Records for this exercise:
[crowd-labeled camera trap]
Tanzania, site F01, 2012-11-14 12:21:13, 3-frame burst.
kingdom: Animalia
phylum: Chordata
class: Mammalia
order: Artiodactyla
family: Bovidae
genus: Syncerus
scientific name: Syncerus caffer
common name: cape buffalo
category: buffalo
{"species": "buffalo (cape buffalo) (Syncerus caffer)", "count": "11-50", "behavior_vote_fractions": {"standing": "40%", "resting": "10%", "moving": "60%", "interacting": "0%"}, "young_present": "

Task description: The answer must be an exact copy of the lines from the one containing "family: Bovidae" through the last line of the records, both included.

Output for this exercise:
family: Bovidae
genus: Syncerus
scientific name: Syncerus caffer
common name: cape buffalo
category: buffalo
{"species": "buffalo (cape buffalo) (Syncerus caffer)", "count": "11-50", "behavior_vote_fractions": {"standing": "40%", "resting": "10%", "moving": "60%", "interacting": "0%"}, "young_present": "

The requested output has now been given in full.